"Emoji - Der Film": Eine Abenteuertour durchs Smartphone
Kann ein Smiley auch mal schlecht gelaunt sein? Während uns Pixar vor zwei Jahren mit „Inside Out“ Einblicke in den Kopf eines Mädchens verschaffte und sehr lebhaft animierte Emotionen zu Filmhelden machte, weiht uns dieser Animationsspaß von Sony Pictures Imageworks ins geheime Innenleben unserer Smartphones ein. Die kleinen Emoticons führen tatsächlich eine richtige Existenz und wohnen in einer eigenen Stadt namens Textopolis, wo sie stets abrufbereit darauf warten, unseren Botschaften gefühlvollen Nachdruck zu verleihen.

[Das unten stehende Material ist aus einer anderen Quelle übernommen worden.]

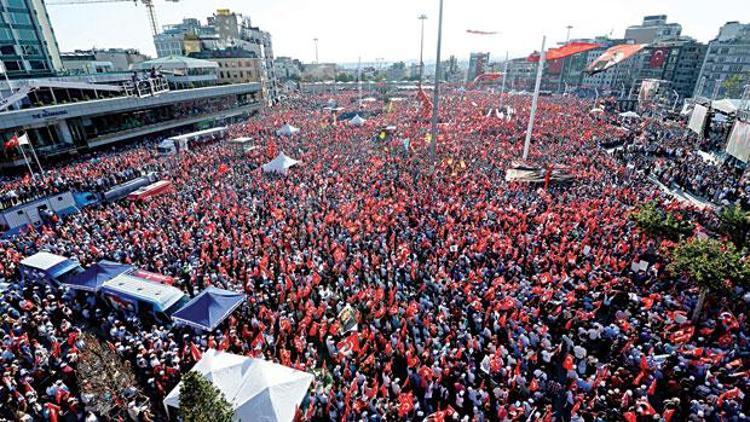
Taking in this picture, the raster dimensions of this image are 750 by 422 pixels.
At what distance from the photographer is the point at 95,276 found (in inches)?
500

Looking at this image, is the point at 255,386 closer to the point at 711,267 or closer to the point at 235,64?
the point at 711,267

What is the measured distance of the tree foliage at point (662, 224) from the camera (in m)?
13.8

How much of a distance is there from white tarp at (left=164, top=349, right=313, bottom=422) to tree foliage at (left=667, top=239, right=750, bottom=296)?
36.9 ft

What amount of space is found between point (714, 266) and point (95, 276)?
1943cm

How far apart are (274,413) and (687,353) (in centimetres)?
1056

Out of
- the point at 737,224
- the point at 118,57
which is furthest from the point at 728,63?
the point at 118,57

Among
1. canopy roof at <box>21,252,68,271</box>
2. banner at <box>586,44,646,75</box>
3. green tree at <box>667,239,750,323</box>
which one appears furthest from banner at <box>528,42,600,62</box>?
canopy roof at <box>21,252,68,271</box>

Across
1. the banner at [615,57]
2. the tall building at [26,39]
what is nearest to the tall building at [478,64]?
the banner at [615,57]

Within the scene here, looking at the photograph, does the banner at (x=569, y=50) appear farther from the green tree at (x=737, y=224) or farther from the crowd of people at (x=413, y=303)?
the green tree at (x=737, y=224)

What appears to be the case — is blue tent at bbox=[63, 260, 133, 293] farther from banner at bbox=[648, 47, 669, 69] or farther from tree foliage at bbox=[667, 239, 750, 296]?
banner at bbox=[648, 47, 669, 69]

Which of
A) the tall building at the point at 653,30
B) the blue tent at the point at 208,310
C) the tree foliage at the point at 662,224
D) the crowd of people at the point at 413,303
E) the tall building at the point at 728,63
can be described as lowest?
the crowd of people at the point at 413,303

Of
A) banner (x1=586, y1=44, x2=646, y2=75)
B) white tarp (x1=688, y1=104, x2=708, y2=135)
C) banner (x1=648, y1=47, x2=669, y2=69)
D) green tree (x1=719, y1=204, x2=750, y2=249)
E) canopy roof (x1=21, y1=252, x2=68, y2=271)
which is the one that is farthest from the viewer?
banner (x1=648, y1=47, x2=669, y2=69)

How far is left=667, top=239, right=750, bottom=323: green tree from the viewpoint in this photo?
1038 cm

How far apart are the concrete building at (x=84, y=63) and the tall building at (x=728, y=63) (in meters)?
96.4
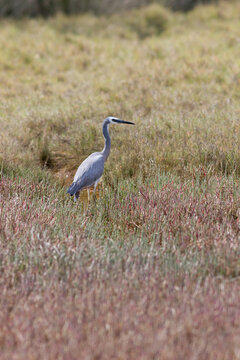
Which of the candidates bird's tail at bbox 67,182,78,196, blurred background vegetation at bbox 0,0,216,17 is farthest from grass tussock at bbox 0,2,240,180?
bird's tail at bbox 67,182,78,196

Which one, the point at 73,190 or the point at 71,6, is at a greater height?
the point at 71,6

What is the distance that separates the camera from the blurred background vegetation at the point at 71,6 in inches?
611

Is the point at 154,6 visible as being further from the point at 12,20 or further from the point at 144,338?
the point at 144,338

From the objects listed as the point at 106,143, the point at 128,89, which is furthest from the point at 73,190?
the point at 128,89

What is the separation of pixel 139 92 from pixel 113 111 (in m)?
1.42

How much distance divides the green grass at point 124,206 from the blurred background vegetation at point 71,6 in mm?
3132

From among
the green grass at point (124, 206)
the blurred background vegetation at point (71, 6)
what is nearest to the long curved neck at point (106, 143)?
the green grass at point (124, 206)

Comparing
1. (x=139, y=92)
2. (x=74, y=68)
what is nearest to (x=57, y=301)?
(x=139, y=92)

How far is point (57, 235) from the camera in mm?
4027

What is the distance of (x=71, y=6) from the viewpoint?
1582cm

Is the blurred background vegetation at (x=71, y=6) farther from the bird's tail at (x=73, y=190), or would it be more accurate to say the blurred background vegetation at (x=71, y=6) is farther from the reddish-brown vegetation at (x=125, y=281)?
the reddish-brown vegetation at (x=125, y=281)

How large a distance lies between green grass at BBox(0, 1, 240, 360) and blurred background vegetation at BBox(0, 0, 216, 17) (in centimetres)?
313

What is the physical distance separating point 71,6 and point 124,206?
1207 centimetres

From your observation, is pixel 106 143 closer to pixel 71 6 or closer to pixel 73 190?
pixel 73 190
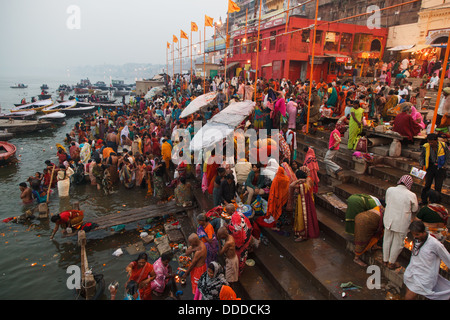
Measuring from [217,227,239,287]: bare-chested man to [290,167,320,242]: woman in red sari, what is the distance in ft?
4.80

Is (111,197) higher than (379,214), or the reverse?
(379,214)

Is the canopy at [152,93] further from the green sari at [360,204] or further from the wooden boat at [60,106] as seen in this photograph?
the green sari at [360,204]

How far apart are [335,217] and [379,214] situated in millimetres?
1475

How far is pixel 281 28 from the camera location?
23.1 meters

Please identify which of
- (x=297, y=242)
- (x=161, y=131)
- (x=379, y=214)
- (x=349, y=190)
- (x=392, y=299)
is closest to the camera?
(x=392, y=299)

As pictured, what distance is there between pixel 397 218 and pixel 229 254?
2.63m

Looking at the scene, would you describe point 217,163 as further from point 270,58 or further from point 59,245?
point 270,58

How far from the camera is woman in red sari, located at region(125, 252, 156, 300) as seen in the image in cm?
495

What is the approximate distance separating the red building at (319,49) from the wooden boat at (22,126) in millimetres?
17966

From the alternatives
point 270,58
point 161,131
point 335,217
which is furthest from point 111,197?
point 270,58

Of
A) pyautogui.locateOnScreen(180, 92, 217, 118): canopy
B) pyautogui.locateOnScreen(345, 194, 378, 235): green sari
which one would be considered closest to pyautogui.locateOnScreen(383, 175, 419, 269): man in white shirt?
pyautogui.locateOnScreen(345, 194, 378, 235): green sari

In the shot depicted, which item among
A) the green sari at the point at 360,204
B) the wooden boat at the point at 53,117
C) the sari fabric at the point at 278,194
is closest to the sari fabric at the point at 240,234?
the sari fabric at the point at 278,194

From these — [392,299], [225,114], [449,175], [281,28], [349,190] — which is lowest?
[392,299]

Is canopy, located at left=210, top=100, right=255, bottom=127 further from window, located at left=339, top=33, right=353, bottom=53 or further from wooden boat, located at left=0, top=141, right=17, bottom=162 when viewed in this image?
window, located at left=339, top=33, right=353, bottom=53
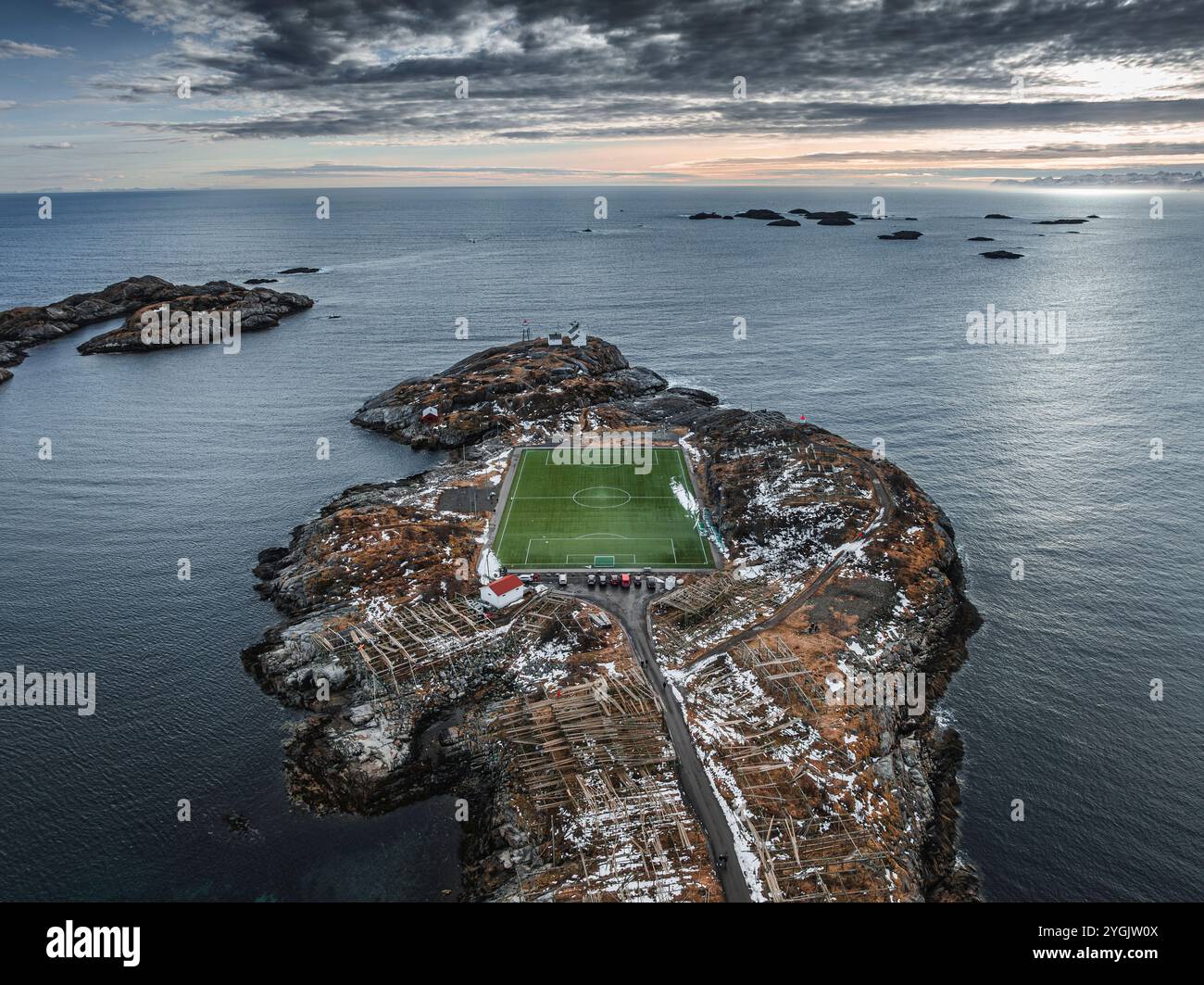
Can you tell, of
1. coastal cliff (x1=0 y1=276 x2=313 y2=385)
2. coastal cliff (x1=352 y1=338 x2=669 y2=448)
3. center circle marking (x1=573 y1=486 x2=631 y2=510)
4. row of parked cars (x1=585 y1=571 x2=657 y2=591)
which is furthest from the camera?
coastal cliff (x1=0 y1=276 x2=313 y2=385)

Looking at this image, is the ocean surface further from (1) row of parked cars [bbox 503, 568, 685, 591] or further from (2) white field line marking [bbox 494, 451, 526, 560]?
(1) row of parked cars [bbox 503, 568, 685, 591]

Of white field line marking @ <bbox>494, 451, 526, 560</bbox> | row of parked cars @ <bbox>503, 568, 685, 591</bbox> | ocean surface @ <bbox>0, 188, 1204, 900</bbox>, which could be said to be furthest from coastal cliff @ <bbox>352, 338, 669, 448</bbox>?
row of parked cars @ <bbox>503, 568, 685, 591</bbox>

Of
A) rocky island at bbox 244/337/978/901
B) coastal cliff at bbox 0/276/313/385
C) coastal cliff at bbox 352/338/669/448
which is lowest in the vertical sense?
rocky island at bbox 244/337/978/901

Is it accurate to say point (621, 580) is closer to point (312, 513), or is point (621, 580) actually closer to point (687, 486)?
point (687, 486)

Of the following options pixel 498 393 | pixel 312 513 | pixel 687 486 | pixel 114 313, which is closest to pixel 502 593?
pixel 687 486

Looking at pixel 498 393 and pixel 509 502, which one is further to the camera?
pixel 498 393

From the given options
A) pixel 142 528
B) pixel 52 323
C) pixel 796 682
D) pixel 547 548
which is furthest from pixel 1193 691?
pixel 52 323
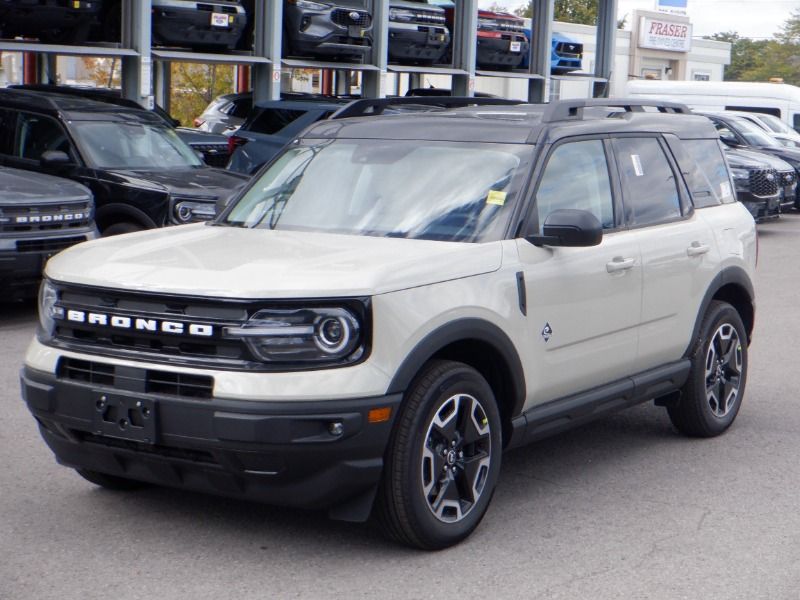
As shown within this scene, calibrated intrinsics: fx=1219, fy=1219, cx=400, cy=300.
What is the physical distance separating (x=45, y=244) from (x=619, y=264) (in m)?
5.84

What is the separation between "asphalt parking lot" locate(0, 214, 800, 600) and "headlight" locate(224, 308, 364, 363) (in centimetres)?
84

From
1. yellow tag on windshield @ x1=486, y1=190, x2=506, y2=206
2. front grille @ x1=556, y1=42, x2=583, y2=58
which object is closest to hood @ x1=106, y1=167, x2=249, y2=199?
yellow tag on windshield @ x1=486, y1=190, x2=506, y2=206

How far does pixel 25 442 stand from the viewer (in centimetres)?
636

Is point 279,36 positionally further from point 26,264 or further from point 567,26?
point 567,26

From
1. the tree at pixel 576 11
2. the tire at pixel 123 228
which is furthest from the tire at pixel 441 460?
the tree at pixel 576 11

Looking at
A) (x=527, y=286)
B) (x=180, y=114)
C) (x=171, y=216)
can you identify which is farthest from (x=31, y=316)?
(x=180, y=114)

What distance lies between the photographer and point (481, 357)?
5.16 m

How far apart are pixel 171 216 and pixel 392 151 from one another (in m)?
5.84

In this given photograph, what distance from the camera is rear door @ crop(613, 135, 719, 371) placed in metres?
6.10

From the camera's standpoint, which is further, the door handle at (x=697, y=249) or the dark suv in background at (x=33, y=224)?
the dark suv in background at (x=33, y=224)

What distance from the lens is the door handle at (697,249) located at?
6.42m

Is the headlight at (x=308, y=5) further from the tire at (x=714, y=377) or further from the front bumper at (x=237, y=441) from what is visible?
the front bumper at (x=237, y=441)

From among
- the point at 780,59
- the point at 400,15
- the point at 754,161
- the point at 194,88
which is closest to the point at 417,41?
the point at 400,15

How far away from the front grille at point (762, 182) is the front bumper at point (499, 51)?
673cm
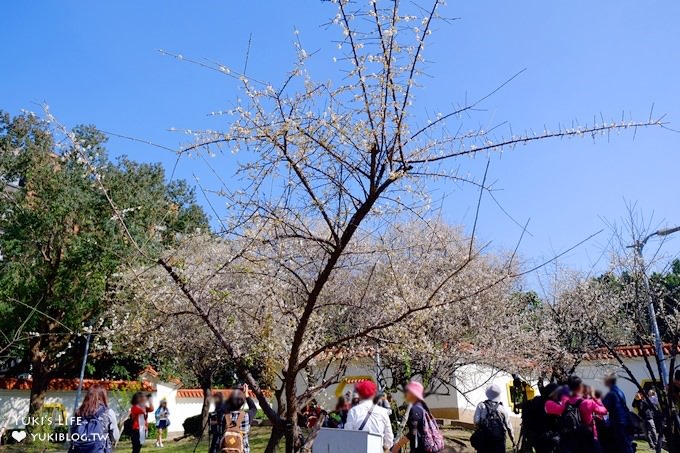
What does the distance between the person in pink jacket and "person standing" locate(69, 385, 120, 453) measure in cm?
531

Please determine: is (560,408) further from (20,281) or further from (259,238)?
(20,281)

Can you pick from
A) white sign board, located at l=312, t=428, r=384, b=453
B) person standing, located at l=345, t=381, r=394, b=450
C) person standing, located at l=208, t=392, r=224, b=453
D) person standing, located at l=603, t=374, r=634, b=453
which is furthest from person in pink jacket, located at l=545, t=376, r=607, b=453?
person standing, located at l=208, t=392, r=224, b=453

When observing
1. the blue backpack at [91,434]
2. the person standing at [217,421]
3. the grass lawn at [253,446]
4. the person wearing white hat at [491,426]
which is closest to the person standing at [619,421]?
the person wearing white hat at [491,426]

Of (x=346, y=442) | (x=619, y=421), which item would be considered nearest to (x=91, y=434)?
(x=346, y=442)

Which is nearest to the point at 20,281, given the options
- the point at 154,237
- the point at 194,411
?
the point at 194,411

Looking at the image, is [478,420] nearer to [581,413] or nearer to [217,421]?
[581,413]

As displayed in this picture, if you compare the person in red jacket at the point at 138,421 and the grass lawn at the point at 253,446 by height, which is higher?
the person in red jacket at the point at 138,421

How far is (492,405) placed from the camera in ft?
23.1

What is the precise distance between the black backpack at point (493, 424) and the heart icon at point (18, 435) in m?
Answer: 15.1

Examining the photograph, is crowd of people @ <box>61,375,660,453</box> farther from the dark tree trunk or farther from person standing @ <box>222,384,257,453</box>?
the dark tree trunk

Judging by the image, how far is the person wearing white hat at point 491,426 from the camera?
22.7ft

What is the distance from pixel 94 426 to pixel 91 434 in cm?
8

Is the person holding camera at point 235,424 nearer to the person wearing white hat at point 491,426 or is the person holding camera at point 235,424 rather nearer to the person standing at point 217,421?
the person standing at point 217,421

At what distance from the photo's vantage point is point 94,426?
6.14 m
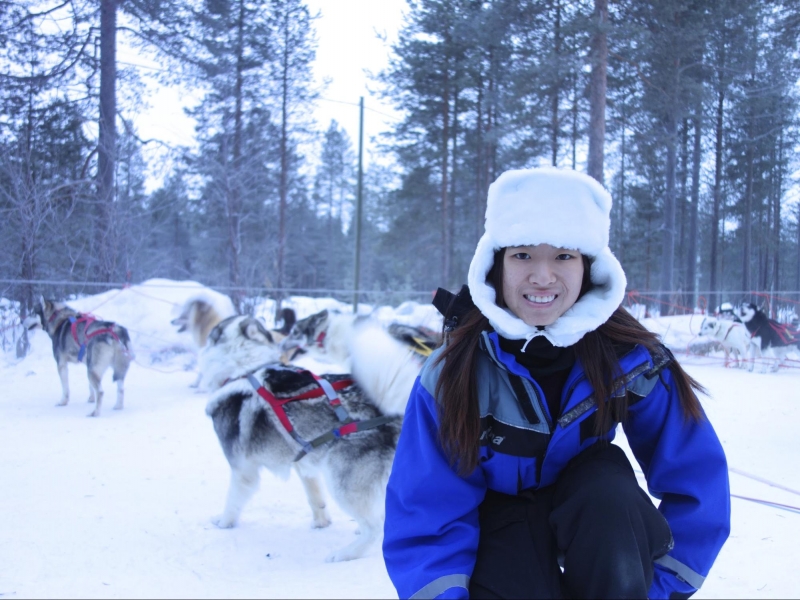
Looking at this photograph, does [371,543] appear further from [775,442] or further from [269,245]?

Ein Emoticon mit vielen Gesichtern
Auch Gene ist dort daheim, doch im Unterschied zu seinen auf jeweils eine ganz bestimmte Gefühlsregung festgelegten Emoji-Kollegen, hat er etwas Besonderes zu bieten: obwohl er eigentlich bloß ein griesgrämiges Gesicht ziehen sollte, verfügt er über eine reichhaltige Mimik und wechselnde Stimmungslagen. Der emotionale Tausendsassa leidet aber unter dem angeblichen Defekt und wird vor allem von der dauergrinsenden, aber dafür umso hartherzigeren Emoji-Chefin als Fehlprogrammierung eingestuft, weshalb ihm die Vernichtung droht. Dagegen hat er selbstverständlich etwas einzuwenden und tritt gemeinsam mit einem Handflächen-Emoji – auch ‚Give me Five‘ genannt – eine Reise durchs Smartphone an: sie fliehen in den Bildschirmhintergrund und wechseln zwischen den unterschiedlichsten Apps hin und her, weil Gene ein berühmtes Codebrecher-Emoji sucht, das ihn umprogrammieren soll. Eine noch viel größere Gefahr droht den kleinen Wesen allerdings durch den jungen Smartphone-Besitzer, der auf seinem scheinbar verrücktspielenden Gerät womöglich alle Programme löschen lässt.
Emotionale Ablehnung
Komischerweise scheinen die meisten Kritiker entschlossen zu sein, diesen Film nicht zu mögen, was ich absolut nicht nachvollziehen kann. Vermutlich ruft das Thema des Werks solche emotionalen Reaktionen hervor. Dabei wird doch die übliche Animationsfilm-Geschichte von den Außenseitern, die zuletzt als allseits beliebte Helden dastehen, hier mit technischem Knowhow meist witzig und zeitgemäß aufbereitet. Wir begegnen Trollen und Viren, erleben Trojaner als Barkeeper, sehen das blaue Twitter-Vögelchen herumflattern, surfen auf Musikwellen, werfen für eine Rettungsaktion einen Blick in den Papierkorb, haben die Cloud als Wunschziel vor Augen und gelangen zu einer ziemlich sexistischen Erkenntnis: der Spam ist weiblich.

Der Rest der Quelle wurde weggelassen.